Dr. Renata Rawlings-Goss is a nationally recognized leader in Data Science & Big Data innovation. She is the Executive Director of the South Big Data Innovation Hub, a federally funded 16 state center connecting industry, academia, and government around data science innovation. She is also the Director of Strategic Partnerships for the Institute for Data Engineering and Science at the Georgia Institute of Technology, and the founder of Good with Data LLC, which runs The Data Career Academy for professional women. (bit.ly/The_Data_Career_Academy) As part of the White House Office of Science and Technology Policy, under President Obama, Dr. Rawlings-Goss founded the National Data Science Organizers Group and co-lead the writing team for the Federal Big Data Strategic Plan. She was also awarded as an inaugural Big Data Science and Technology Policy fellow through the AAAS and worked in the Office of the Director for the National Science Foundation – CISE-OAD. Dr. Rawlings-Goss is a biophysicist by training and through her roles, she has served as an executive strategist, researcher, career mentor, and policy advisor to Fortune 500 companies, individuals, as well as over 19 federal and state government agencies around data science education, Big Data, Digital Transformation, Public-Private Partnerships, Artificial Intelligence (AI), Internet of Things (IoT), Machine Learning, Data Career Success, Professional Development and Data Innovation. Author of “Data Careers, Training, and Hiring”, her work has been recognized in the Washington Post, the Wall Street Journal, and as one of President Obama’s top 100 Impacts in Science and Technology.

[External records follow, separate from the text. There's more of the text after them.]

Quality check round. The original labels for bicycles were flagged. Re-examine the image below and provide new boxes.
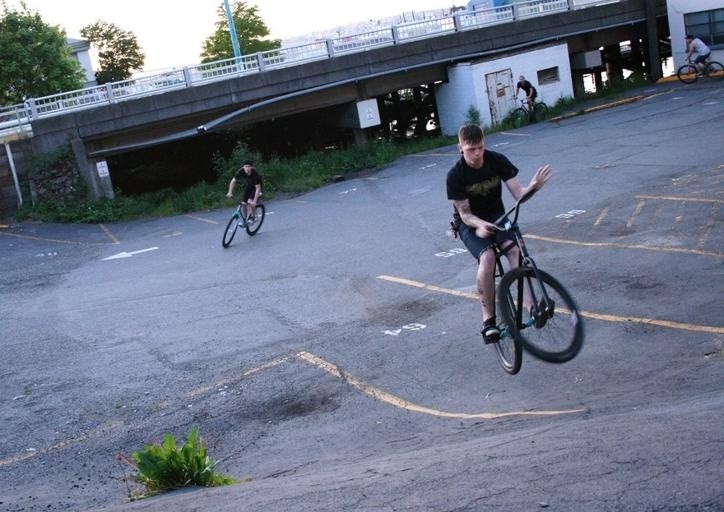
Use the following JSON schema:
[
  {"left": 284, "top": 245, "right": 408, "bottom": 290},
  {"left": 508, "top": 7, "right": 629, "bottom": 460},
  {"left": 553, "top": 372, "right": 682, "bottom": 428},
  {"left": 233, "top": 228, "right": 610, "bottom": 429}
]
[
  {"left": 222, "top": 193, "right": 265, "bottom": 248},
  {"left": 483, "top": 188, "right": 585, "bottom": 375},
  {"left": 677, "top": 54, "right": 724, "bottom": 84},
  {"left": 512, "top": 97, "right": 548, "bottom": 128}
]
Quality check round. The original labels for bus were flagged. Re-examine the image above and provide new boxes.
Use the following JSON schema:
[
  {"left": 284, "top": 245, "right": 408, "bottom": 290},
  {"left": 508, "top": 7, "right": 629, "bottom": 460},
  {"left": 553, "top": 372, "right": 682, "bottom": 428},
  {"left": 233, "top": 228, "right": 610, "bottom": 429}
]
[{"left": 467, "top": 0, "right": 510, "bottom": 19}]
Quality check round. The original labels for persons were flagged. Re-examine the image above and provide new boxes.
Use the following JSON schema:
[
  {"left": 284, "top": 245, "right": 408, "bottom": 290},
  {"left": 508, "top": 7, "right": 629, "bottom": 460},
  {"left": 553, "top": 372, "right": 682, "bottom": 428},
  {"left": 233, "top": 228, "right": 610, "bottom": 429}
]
[
  {"left": 685, "top": 34, "right": 711, "bottom": 79},
  {"left": 226, "top": 160, "right": 262, "bottom": 228},
  {"left": 444, "top": 123, "right": 551, "bottom": 346},
  {"left": 513, "top": 76, "right": 537, "bottom": 115}
]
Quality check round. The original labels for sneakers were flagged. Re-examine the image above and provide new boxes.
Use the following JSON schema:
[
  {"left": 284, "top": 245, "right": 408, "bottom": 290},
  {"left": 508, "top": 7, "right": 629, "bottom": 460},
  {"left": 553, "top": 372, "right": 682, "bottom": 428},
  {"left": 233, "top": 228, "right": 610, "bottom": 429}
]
[
  {"left": 481, "top": 324, "right": 500, "bottom": 338},
  {"left": 530, "top": 297, "right": 554, "bottom": 328},
  {"left": 238, "top": 216, "right": 255, "bottom": 226}
]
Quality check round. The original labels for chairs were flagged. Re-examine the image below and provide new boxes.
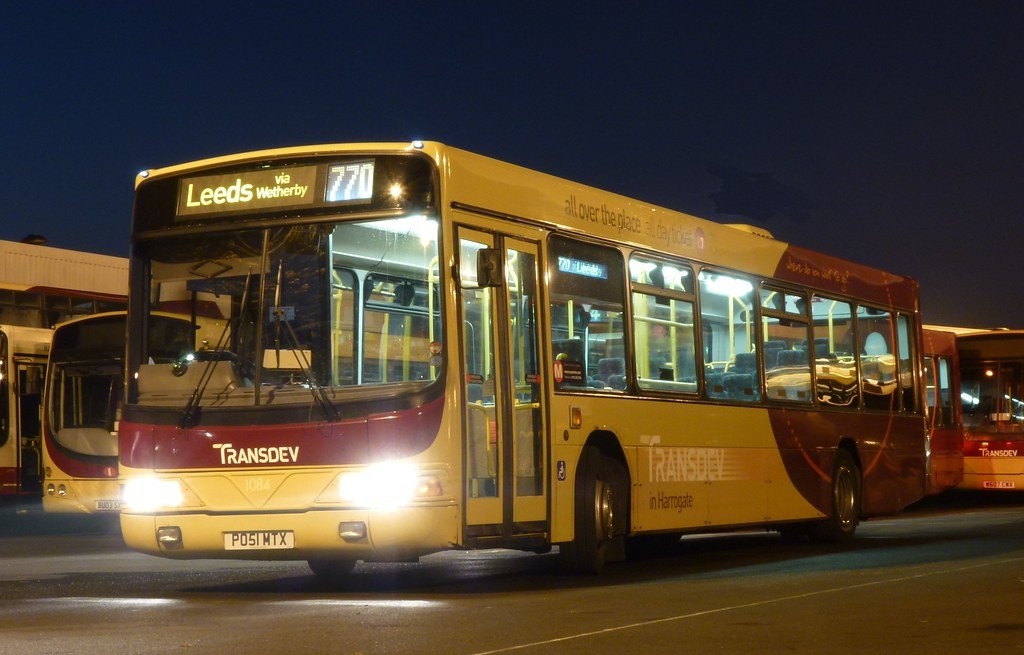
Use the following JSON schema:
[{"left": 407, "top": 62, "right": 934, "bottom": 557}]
[{"left": 564, "top": 339, "right": 912, "bottom": 408}]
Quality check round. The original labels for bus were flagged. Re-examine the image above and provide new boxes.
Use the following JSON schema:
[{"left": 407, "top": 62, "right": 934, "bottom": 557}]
[
  {"left": 923, "top": 323, "right": 1024, "bottom": 513},
  {"left": 0, "top": 322, "right": 79, "bottom": 504},
  {"left": 33, "top": 307, "right": 444, "bottom": 533},
  {"left": 110, "top": 140, "right": 935, "bottom": 587}
]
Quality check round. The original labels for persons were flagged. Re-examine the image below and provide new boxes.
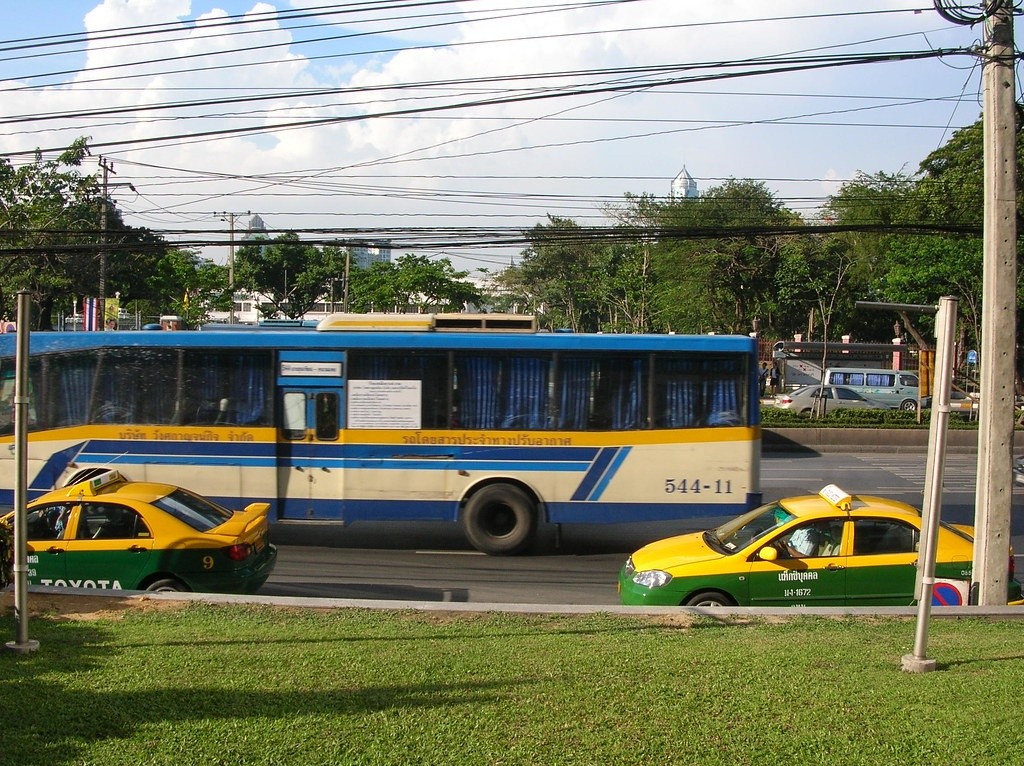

Business Development Manager, AI/ML | Amazon Web Services

Charis Loveland

Charis Loveland works at Amazon Web Services as a business development manager on the cloud intelligence team specializing in artificial intelligence and machine learning (ML). She has a decade and a half of experience in product management, AI, data analytics, new product introduction, file and hardware storage, and software development. After launching a crowdsourcing platform for Azure ML at Microsoft, Charis founded Rue La La's data science team where she created and executed a roadmap and strategy to create personalized experiences and segment customers. Charis co-founded an ML startup and has taught several business courses at General Assembly as well as online courses about data science at MIT, Dartmouth, and Columbia. Charis serves as a coding instructor, mentor, and advocate for early STEM education and volunteers for several nonprofits that help promote greater diversity in technology.